It’s also interesting they’d make this move when Pena has the Yadier Molina Seal of Approval. Yadi’s always been good with any backup catcher, but it’s pretty clear at times that he connects more with some than others. He never seemed to really make that connection with Kelly (especially if Bengie Molina‘s comments about Kelly last year, saying in effect that he should go to Memphis if he wanted to play and not try to take time from Yadi) but definitely has with Pena. Honestly, I believe Molina’s sway is why Pena got the most starts last year when he was out. We know that Yadi has enough pull to get Jordan Hicks on the roster when the club really wasn’t considering it. Yadi’s opinion on things really matters and so far, I don’t think the club, especially the front office, has notably crossed him. Selecting Wieters over Pena would seem to do that, though, which is an interesting look.
I also wonder if Mike Shildt has told the front office that he is more open to using his backup catcher as a pinch-hitter, allowing for a bit more of a bench. After all, the odds of needing an emergency catcher if you use Wieters as a pinch-hitter in the eighth are pretty slim. It could come back to bite them but given how much Jedd Gyorko would like to have a role on this team, I bet he’ll do some practicing to be adequate there. Being able to actually choose from four hitters (should the team go with a 12/13 split) instead of three in the late innings could be an edge this team hasn’t had in a while.
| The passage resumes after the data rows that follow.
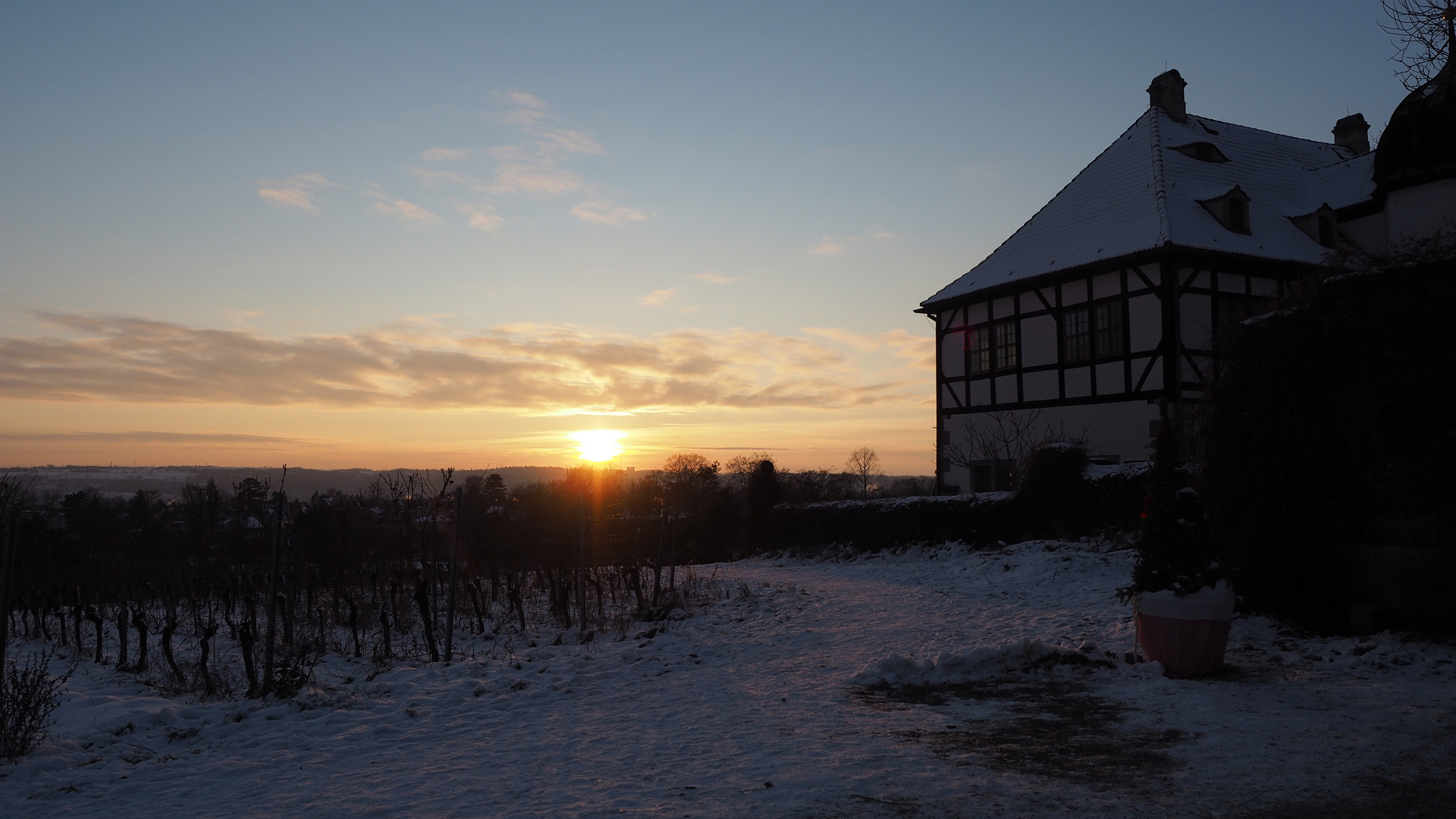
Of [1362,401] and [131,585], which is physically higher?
[1362,401]

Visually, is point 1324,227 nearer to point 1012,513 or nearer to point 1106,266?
point 1106,266

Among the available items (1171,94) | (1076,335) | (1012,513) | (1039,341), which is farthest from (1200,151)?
(1012,513)

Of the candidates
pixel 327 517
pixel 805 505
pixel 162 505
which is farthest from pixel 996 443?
pixel 162 505

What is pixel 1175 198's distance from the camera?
67.6 ft

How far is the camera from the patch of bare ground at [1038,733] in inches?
195

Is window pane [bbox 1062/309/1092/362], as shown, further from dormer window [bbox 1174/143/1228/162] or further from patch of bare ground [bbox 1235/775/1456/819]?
patch of bare ground [bbox 1235/775/1456/819]

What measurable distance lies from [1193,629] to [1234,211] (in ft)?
55.5

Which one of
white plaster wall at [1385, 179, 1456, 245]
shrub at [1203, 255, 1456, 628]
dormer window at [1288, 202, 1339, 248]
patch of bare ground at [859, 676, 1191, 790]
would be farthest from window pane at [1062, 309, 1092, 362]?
patch of bare ground at [859, 676, 1191, 790]

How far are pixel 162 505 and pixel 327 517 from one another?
1459 cm

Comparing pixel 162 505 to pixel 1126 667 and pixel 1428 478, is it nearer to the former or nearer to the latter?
pixel 1126 667

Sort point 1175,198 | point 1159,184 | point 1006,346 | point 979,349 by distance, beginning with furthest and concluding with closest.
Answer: point 979,349, point 1006,346, point 1159,184, point 1175,198

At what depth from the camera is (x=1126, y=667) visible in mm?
7543

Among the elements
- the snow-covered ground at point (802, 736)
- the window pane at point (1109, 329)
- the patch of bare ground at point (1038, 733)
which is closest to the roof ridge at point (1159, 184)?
the window pane at point (1109, 329)

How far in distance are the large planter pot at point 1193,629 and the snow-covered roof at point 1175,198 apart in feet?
45.1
I’m very intrigued to see what Wieters can do, as I do remember him being that big prospect coming up. (StlCardsCards may have said it best on Twitter: “The future of catching just signed a minor league deal to back up the still catching Yadi.”) If Shildt is going to be more creative with his use, that will be fun to see as well.
Oh, and the Cardinals played a game yesterday as well. The Cardinals beat the Nationals 6-1 but, like all spring scores, the old Whose Line Is It Anyway bit–where the names are made up and the points don’t matter–still applies. It was good to see Adam Wainwright have a solid initial appearance and things seemed to be working in a way that provides optimism for the coming year. However, we’ll have to see if it is repeatable and how long it lasts. Waino could pitch all season long out of the rotation and do well and we’d still hold our breath for his final start of the season. That’s just the nature of his recent history, his age, and everything else. Still, this was a much better result than it could have been and it does give us some hope that he can be a serviceable option this season. Shildt ran out Matt Carpenter/Dexter Fowler/Paul Goldschmidt 1-2-3 again and, again, the results weren’t exciting as only Goldschmidt got a hit. Again, please do not take anything from that. It would be nice to see Fowler get on track soon though, I will admit. Randy Arozarena had three hits and drove in two and Pena, perhaps having gotten wind of what was coming, went 2-3 with a double and two RBI.
I imagine things will be slower today in Cardinal camp as they host the Braves this afternoon. It was a fun day of Cardinal news, though!